目もとを印象的に見せられるとして若い女性に人気の「まつげエクステンション」の健康トラブルがやまない。施術には美容師の資格が必要だが、無資格者が手がけるケースが横行するほか、美容師自身の技術不足も指摘される。厚労省は眼科医などへの実態調査に着手。美容業界と安全な施術に向けた教育システムの構築にも乗り出した。
■7割が無資格?
「まぶたがはれて痛い」「角膜を傷つけられて視力が低下した」…。平成21年度以降、国民生活センターには、まつげエクステに関する相談や苦情が毎年度90件前後寄せられる。今年度は10月末で70件を超えた。
まつげエクステは、まつげ一本一本に接着剤で人工毛を取り付け、まつげを濃く長く見せる技術。のりなどではり付ける「つけまつげ」とは異なる。若い女性に人気だが「接着剤が目に刺激を与え、皮膚につくとやけどの恐れもある」と同センターはリスクを指摘する。
施術には美容師資格が必要だが、ある業界関係者は「技術は韓国から伝わったといわれ、広がり始めたのは10年ほど前から。当時は美容師資格が必要と知らない者も多かった」と話す。
厚労省は20年、業務が適正に行われるよう自治体などに通知。しかし「施術店は東京を中心に1万店以上で、6~7割は無資格者の店ともいわれている」と話す美容業界幹部もいる。
さらに、業界の教育システムが追いついていないという課題も横たわる。
全日本美容業生活衛生同業組合連合会によると、多くの美容専門学校が使う教科書にまつげエクステの記述が登場したのは今年度からで、内容も基礎的説明にとどまる。美容師の国家試験でまつげエクステの出題例もないという。多くの生徒は経験者らが行う講習会などで技術を習得。

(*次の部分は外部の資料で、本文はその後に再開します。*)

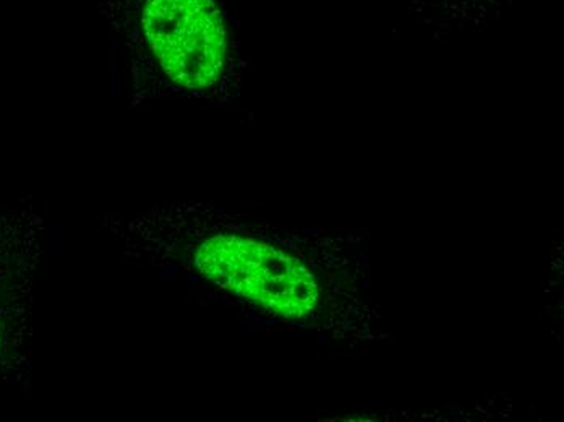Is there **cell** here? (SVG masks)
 Returning <instances> with one entry per match:
<instances>
[{
  "label": "cell",
  "mask_w": 564,
  "mask_h": 422,
  "mask_svg": "<svg viewBox=\"0 0 564 422\" xmlns=\"http://www.w3.org/2000/svg\"><path fill=\"white\" fill-rule=\"evenodd\" d=\"M127 266L206 284L250 314L343 342L384 336L367 302L360 244L346 231L297 228L208 204L102 215Z\"/></svg>",
  "instance_id": "6da1fadb"
},
{
  "label": "cell",
  "mask_w": 564,
  "mask_h": 422,
  "mask_svg": "<svg viewBox=\"0 0 564 422\" xmlns=\"http://www.w3.org/2000/svg\"><path fill=\"white\" fill-rule=\"evenodd\" d=\"M236 67L219 0L144 2L132 59L135 101L175 95L225 101Z\"/></svg>",
  "instance_id": "7a4b0ae2"
},
{
  "label": "cell",
  "mask_w": 564,
  "mask_h": 422,
  "mask_svg": "<svg viewBox=\"0 0 564 422\" xmlns=\"http://www.w3.org/2000/svg\"><path fill=\"white\" fill-rule=\"evenodd\" d=\"M41 219H0V369L25 364L30 273L40 252Z\"/></svg>",
  "instance_id": "3957f363"
},
{
  "label": "cell",
  "mask_w": 564,
  "mask_h": 422,
  "mask_svg": "<svg viewBox=\"0 0 564 422\" xmlns=\"http://www.w3.org/2000/svg\"><path fill=\"white\" fill-rule=\"evenodd\" d=\"M409 15L435 33L479 31L503 13L511 0H401Z\"/></svg>",
  "instance_id": "277c9868"
}]
</instances>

施術時の安全基準や指導水準は統一されていない。
■必修授業を導入
こうした現状を受け、厚労省の検討会は8月、施術者に対する教育プログラムづくりが必要との見解で一致。近く業界団体と、具体的な制度確立に向けた話し合いをスタートさせる。
環境整備が急がれる中、独自に動き出した学校もある。窪田理容美容専門学校(東京)は昨年から、まつげエクステの専門カリキュラムを美容科の必修とした。同校教務部の大沢克喜部長(45)は「技術者をどう育成していくかが課題。業界を挙げ、早急な環境整備が必要」と話す。
■まつげエクステンション まつげ一本一本に化学繊維などでできた人工毛を接着剤で付けていく技術。人工毛は片目だけで60本近く使われることもある。風呂やプールに入っても取れず、通常3~5週間保つことができる。施術は1回1時間ほどで料金は5千~1万円が主流。